Hackers typically target energy and fuel providers due to their “strategic and economic importance,” Bloomberg points out. Built on intricate infrastructures, these companies offer several access points for breaches: “Thousands of interconnected sensors and automated controls that run oil and gas facilities remain rife with weak spots,” notes the Houston Chronicle.

Additionally, companies are saddled with weak software and negligent employees which are detriments to their growth. Upgrading outdated security software is expensive and time-consuming enough that it can pause operations. At the same time, there is dire need for IT and HR teams to properly train employees in best practices as obvious as implementing password strength/protection and spotting phishing attempts.
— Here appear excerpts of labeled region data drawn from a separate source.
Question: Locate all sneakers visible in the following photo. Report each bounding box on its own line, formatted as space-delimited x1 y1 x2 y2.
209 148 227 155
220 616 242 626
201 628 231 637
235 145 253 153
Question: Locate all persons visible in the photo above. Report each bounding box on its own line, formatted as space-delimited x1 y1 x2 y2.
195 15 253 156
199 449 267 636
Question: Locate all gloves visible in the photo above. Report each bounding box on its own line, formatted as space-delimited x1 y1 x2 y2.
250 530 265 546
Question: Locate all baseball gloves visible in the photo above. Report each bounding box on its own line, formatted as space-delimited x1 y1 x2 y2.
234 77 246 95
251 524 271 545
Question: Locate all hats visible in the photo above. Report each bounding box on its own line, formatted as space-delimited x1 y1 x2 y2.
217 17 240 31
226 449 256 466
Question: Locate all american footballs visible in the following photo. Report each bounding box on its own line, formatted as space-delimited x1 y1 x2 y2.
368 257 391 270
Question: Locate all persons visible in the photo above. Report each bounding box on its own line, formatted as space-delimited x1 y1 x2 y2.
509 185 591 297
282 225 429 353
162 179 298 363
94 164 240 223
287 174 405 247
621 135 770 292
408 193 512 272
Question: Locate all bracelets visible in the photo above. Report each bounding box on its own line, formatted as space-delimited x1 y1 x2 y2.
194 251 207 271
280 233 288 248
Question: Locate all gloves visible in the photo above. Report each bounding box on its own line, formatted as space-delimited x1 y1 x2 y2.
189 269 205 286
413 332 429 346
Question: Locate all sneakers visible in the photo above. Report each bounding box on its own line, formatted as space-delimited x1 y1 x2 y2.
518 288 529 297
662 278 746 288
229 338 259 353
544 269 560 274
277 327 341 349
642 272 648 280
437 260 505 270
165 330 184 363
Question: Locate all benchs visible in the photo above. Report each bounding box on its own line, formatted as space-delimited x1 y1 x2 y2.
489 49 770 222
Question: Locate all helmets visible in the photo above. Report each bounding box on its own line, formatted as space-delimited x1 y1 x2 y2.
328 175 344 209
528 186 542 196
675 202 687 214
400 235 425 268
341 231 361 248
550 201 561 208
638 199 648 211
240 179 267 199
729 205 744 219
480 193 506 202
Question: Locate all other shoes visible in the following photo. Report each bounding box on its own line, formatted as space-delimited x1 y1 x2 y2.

These shortcomings have needlessly dragged on for years. In 2011, Chinese hackers accessed the networks of five multinational organizations, “focusing on financial documents related to oil and gas-field exploration and bidding contracts,” Reuters reports. They did this through the companies’ public websites and by phishing executives.

Three years later, the New York Times reported that hackers, allegedly supported by the Russian government, targeted more than 1,000 energy companies in at least 84 countries. The thieves dispatched emails with malware attachments (focusing on executives, in particular) and infected websites commonly visited by employees. In this case, they gained access to control systems, seemingly to create disruptions for ransom or political purposes.

Those incidents are not isolated—they’re just the most high-profile ones. Energy and utility organizations are not required to disclose incidents. Although those companies have no public accountability, government officials have nonetheless been pressing them to immediately button-up business-security imperatives.

In 2013, the Department of Homeland Security warned power companies about “an alarming trend of hackers, possibly from the Middle East….determin[ing] how to take control of key processing systems.” A year later, the director of the NSA spoke to Congress about his growing concern that nation states can force power outages. They would know a breach’s potential: The U.S. and Israel were behind the famous Stuxnet attacks on Iran in 2008, deploying malware to derail a nuclear facility. (It worked.)

A recent Ponemon report ranked the energy and utilities industries as second only to finance in incurring cybercrime-related costs. They’re spending an average of $14.8 million each year, which is a $2 million increase over 2015. Optimizing their security architecture, however, would incur just a small fraction of that cost.